Second, I had an “attitude” about dry fly fishing: the dry fly was for “purists”, like the Englishman (not my English author friend Keith) I met on the Green who was dressed in tweeds and sitting on a river side boulder. When I asked him about the fishing he sniffed, “Well, it’s hardly world class if there are no rising fish, is it?” Good heavens, if fishing a dry fly “properly” required waiting for a rising fish before making a cast then why would I consider the dry fly an important part of my fishing? I do enjoy the scenery, but if I can view it from under the arc of a bent rod so much the better!

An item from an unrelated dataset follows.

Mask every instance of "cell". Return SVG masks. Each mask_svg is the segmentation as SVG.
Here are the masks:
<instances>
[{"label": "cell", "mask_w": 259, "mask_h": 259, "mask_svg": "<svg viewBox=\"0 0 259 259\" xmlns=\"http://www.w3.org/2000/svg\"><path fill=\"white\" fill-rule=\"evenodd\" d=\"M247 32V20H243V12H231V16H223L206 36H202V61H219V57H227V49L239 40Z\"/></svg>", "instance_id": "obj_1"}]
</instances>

Fortunately, I was able to enjoy my foam caddis day despite these two early prejudices. Again, I can think of two reasons why that opportunity was available to me. First, despite my inertia and my attitude, I did carry some dry fly patterns in my box … and I was learning to be observant when on the stream. So, there was an afternoon on the South Platte when the blue winged olives were hatching, I had the right pattern, and several nice Rainbow trout were brought to hand. Later, I happened to be on the Cache La Poudre when there was a blizzard hatch of pale evening dun. Earlier in the afternoon I had begun to think that there were few fish in the river … but when that hatch got underway there were rise forms everywhere! What followed was an enchanted hour casting a cripple PMD pattern and taking a fish on nearly every cast. Later still, I used a caddis pattern on the North Platte after observing the bugs in the air … and learned that a decent sized Brown trout can straighten out a light wire dry fly hook if you are using a heavy tippet and are a bit heavy handed. So, nature was sending a message … the dry fly can produce marvelous and exciting fishing …
Second, I had fishing friends who fished with different techniques than were in my own repertoire and I was willing to learn. From my friend Mark I learned that I could fish the nymph without the indicator. From my friend Keith (the author of this blog) I learned that lots of fish can be caught higher in the water column using the soft hackle or a dry fly.
Now, back to that foam caddis day: there is nothing more exciting than a splashy caddis rise to your dry, setting the hook, and landing a feisty White River Brown. Why limit yourself to one technique when the limitation may rob you of the opportunity to enjoy that experience? Don’t sit on a rock and wait for the river to provide fishing that meets your “requirements”, fish with an open mind and a fly box that is capable of addressing the contingencies!